* _AIM_: Rewrite the part of the data that opens with the line containing "When looking at" and closes with the line containing "12133 millimetres", replacing "green tree" with "tall tree" and leaving everything else unchanged.

* _PROVIDED DATA_:

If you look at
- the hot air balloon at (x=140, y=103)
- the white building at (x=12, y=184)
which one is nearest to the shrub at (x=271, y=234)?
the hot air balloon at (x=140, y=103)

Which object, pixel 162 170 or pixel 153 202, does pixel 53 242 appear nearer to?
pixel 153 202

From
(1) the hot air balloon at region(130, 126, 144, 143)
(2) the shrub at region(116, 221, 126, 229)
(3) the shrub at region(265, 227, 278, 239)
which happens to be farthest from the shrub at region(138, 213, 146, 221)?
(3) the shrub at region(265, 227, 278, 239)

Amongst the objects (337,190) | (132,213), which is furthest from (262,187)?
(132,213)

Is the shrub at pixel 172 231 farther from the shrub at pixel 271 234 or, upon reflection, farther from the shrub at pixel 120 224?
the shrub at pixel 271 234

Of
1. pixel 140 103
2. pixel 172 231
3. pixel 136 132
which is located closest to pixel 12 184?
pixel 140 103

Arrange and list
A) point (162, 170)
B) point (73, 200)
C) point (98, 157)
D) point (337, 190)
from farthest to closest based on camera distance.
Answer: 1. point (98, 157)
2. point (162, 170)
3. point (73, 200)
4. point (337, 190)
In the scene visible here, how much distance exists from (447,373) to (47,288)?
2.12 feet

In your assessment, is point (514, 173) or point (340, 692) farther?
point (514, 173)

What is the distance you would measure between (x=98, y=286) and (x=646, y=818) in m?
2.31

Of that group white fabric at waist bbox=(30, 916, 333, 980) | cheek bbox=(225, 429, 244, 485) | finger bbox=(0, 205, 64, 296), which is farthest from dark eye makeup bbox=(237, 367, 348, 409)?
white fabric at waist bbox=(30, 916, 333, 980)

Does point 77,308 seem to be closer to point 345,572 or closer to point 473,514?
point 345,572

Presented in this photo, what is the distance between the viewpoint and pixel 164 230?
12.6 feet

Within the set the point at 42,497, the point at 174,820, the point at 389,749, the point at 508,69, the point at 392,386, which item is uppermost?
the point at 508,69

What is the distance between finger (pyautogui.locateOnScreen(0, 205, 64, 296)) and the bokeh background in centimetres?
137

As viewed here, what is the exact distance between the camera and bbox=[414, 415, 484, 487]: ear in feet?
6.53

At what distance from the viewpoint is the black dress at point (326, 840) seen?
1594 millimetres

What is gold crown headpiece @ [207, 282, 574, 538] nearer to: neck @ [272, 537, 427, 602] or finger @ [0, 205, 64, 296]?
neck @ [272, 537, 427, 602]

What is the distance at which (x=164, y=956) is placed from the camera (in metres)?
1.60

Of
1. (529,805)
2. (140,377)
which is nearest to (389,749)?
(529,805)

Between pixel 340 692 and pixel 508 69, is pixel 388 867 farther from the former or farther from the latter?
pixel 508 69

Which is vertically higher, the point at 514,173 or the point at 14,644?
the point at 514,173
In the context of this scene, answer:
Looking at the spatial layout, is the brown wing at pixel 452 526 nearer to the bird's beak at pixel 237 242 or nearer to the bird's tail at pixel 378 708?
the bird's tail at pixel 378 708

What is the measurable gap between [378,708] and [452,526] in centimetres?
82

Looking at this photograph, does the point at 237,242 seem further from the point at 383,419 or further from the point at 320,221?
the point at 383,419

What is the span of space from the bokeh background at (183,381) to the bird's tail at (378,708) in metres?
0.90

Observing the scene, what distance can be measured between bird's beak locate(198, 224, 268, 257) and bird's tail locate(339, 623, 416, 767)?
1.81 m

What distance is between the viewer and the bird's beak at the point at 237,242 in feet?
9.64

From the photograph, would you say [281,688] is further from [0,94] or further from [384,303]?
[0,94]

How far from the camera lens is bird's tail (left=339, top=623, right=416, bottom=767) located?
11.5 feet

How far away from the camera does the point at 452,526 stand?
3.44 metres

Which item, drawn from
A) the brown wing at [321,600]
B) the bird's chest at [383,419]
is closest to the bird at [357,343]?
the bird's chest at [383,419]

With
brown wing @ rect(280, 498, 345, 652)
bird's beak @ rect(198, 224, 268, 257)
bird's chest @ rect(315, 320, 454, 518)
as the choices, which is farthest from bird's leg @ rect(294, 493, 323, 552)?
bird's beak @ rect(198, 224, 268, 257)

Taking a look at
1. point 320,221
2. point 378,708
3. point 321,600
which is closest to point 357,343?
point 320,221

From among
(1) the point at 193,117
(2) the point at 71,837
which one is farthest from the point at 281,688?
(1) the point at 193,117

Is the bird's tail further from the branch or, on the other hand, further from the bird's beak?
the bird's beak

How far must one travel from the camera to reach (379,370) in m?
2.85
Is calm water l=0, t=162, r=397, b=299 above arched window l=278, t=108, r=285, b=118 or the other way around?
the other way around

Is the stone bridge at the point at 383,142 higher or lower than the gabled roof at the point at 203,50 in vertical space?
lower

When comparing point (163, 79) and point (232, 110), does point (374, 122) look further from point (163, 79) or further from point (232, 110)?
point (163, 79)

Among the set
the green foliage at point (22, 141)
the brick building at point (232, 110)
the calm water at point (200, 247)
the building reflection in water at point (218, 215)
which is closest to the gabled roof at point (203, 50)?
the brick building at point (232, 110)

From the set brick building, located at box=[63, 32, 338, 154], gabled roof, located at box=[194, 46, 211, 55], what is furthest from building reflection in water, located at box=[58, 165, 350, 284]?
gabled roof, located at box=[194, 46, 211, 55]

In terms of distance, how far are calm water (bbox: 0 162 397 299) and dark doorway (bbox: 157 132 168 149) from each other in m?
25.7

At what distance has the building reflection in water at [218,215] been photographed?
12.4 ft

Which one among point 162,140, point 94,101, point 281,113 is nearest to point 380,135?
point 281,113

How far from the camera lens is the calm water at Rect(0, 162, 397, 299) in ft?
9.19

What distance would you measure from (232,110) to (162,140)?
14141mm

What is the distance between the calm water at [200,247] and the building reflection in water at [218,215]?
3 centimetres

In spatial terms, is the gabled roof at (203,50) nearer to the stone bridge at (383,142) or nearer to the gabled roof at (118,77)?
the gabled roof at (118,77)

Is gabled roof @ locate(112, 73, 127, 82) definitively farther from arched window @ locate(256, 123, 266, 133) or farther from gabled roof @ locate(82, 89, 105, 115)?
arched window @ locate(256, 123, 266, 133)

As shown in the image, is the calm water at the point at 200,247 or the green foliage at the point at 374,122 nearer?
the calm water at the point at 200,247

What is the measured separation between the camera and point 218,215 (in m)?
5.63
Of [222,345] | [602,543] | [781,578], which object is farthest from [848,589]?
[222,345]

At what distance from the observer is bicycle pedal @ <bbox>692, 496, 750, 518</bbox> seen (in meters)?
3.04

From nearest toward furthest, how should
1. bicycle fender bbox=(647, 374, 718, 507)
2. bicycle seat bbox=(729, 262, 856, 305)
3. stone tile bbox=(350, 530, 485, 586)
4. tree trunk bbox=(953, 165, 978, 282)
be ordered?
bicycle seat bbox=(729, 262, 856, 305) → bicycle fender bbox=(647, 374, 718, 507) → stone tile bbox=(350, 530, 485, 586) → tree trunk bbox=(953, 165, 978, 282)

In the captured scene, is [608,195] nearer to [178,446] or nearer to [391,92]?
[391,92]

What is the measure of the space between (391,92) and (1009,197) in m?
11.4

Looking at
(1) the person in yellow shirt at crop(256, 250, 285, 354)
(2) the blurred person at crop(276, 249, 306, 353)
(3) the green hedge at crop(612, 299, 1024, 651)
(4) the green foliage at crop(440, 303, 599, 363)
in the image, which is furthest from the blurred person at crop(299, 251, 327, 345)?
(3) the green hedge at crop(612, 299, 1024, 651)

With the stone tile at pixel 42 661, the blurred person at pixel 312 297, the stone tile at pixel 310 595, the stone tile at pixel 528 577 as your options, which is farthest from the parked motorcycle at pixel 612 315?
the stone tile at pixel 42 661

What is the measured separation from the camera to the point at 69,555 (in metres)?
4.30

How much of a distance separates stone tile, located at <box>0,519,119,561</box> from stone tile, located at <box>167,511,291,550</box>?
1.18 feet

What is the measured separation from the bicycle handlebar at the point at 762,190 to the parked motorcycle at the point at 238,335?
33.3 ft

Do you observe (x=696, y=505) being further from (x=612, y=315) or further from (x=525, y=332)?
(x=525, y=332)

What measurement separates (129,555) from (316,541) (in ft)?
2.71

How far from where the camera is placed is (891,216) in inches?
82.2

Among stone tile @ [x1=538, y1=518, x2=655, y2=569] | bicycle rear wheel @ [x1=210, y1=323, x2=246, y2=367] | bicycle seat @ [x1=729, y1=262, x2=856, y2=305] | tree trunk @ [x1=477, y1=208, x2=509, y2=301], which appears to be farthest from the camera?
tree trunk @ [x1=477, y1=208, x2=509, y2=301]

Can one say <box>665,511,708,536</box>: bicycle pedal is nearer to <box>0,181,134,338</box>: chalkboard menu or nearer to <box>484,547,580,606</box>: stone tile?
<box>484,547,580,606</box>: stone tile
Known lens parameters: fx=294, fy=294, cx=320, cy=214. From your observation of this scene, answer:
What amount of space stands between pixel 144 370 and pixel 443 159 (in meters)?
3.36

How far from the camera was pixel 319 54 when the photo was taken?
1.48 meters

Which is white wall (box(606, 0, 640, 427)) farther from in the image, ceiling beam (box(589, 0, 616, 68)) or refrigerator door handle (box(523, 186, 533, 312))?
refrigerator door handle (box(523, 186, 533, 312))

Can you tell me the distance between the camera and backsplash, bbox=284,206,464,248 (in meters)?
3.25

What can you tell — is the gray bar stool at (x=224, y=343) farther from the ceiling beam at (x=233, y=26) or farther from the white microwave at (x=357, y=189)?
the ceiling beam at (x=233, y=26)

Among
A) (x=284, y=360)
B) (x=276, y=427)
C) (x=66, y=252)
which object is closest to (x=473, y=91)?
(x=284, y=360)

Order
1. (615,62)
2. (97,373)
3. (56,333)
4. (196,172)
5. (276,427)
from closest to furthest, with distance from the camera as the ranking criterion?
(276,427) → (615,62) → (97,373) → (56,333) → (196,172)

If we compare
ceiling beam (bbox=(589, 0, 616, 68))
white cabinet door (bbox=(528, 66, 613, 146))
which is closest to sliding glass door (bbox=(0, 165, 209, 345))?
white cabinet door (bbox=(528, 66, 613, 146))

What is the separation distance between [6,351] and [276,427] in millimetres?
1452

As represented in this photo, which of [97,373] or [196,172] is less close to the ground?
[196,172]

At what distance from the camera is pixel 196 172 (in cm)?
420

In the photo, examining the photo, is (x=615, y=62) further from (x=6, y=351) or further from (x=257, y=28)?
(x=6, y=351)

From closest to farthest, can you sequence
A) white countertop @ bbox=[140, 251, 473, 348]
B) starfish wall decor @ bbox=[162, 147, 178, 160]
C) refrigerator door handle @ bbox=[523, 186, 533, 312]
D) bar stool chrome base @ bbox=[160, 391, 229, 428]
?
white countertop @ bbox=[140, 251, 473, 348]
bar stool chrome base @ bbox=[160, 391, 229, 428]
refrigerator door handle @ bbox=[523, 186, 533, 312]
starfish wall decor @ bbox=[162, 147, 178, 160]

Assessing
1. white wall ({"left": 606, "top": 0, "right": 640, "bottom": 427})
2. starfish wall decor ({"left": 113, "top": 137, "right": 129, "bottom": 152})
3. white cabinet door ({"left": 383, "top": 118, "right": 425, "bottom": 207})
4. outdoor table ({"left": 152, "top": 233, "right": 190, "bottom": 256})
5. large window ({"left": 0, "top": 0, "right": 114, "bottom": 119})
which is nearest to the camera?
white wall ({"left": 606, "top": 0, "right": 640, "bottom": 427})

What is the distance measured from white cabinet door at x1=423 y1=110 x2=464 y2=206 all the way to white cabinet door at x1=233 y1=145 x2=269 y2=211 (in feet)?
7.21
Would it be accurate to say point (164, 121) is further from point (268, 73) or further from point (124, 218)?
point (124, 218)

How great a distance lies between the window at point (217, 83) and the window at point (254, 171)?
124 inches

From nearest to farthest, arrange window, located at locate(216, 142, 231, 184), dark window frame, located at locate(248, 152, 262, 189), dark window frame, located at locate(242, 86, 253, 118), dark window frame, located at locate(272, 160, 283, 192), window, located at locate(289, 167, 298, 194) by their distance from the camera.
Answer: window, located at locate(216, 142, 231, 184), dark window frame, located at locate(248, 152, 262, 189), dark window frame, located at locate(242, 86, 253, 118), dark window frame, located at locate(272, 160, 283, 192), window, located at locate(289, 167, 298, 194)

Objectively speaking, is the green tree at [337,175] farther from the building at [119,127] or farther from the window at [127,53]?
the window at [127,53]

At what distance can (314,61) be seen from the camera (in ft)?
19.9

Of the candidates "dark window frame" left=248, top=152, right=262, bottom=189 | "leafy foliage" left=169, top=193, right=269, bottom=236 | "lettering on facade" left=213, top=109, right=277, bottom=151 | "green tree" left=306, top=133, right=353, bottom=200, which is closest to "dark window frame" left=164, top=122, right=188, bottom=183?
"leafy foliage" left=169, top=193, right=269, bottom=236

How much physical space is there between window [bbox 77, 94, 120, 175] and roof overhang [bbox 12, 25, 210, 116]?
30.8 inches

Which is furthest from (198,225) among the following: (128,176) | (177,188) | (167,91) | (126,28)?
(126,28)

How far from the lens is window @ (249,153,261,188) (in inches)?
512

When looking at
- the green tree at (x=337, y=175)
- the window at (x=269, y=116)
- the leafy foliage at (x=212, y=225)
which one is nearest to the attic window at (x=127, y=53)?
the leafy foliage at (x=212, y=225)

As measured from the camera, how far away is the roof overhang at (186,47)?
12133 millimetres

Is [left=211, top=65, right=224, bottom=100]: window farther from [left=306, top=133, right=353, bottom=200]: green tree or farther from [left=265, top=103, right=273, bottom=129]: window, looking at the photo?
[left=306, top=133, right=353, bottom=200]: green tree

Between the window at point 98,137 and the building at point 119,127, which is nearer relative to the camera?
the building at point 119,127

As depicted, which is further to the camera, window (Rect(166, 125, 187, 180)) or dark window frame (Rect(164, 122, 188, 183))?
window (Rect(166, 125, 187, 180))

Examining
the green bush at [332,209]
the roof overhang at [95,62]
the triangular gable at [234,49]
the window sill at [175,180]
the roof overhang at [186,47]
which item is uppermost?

* _EXERCISE RESPONSE_:
When looking at
- the tall tree at (x=337, y=175)
- the window at (x=269, y=116)
- the leafy foliage at (x=212, y=225)
which one is nearest to the attic window at (x=127, y=53)?
the leafy foliage at (x=212, y=225)

As measured from the camera, how far away is the roof overhang at (186,47)?
12133 millimetres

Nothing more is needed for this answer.